Plus concrètement, Zouhair Makhlouf a proposé à la ministre d’œuvrer à coordonner davantage avec le ministère du Commerce pour l’optimisation des circuits de distribution des produits agricoles. Dans son intervention, il a énuméré les failles structurelles du secteur qui vont de la formation professionnelle à l’agriculture biologique, en passant par la gestion des eaux pluviales. Le député du Bloc démocrate a relevé ce qu’il considère comme une forte inadéquation entre le budget du ministère et les projets programmés. Imed Khemiri du bloc Ennahdha a soulevé, pour sa part, le problème des travailleuses des champs, appelant à une révision de la législation pour leur garantir plus de droits. Les prix de l’alimentation animale et du fourrage ne sont pas uniformes, a critiqué la députée du PDL, Hager Naïfer, qui a également attiré l’attention de la ministre sur l’inquiétante et illégale déforestation du patrimoine forestier national.

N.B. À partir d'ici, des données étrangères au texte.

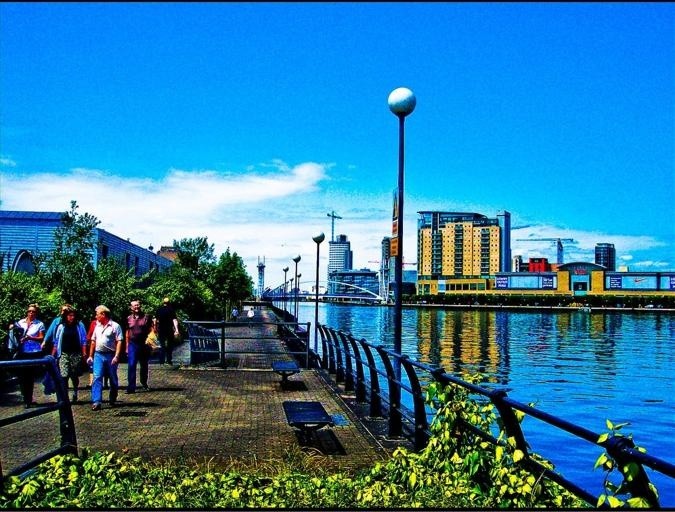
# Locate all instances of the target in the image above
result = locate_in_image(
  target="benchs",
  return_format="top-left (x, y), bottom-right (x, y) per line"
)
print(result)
top-left (283, 401), bottom-right (331, 445)
top-left (271, 360), bottom-right (300, 389)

En somme, l’agriculture est un domaine sinistré qui requiert une réelle prise en main de l’Etat avec l’implication des fonds privés. C’est inévitable. Mais la détresse de l’agriculteur tunisien est une tragédie nationale résumée par le député indépendant Adnane Hajji : « L’agriculteur a le sentiment d’avoir été abandonné par l’Etat ». On ajouterait, à son triste sort.
L’agriculture est la colonne vertébrale de la Tunisie, ont clamé nombre d’élus. Or, le secteur, on l’a vu, est au bord de l’asphyxie vit sous perfusion. Il souffre du manque de moyens et de surabondance d’intermédiaires, de spéculateurs aux gros ventres à qui on a laissé, c’est le cas de le dire, le champ libre.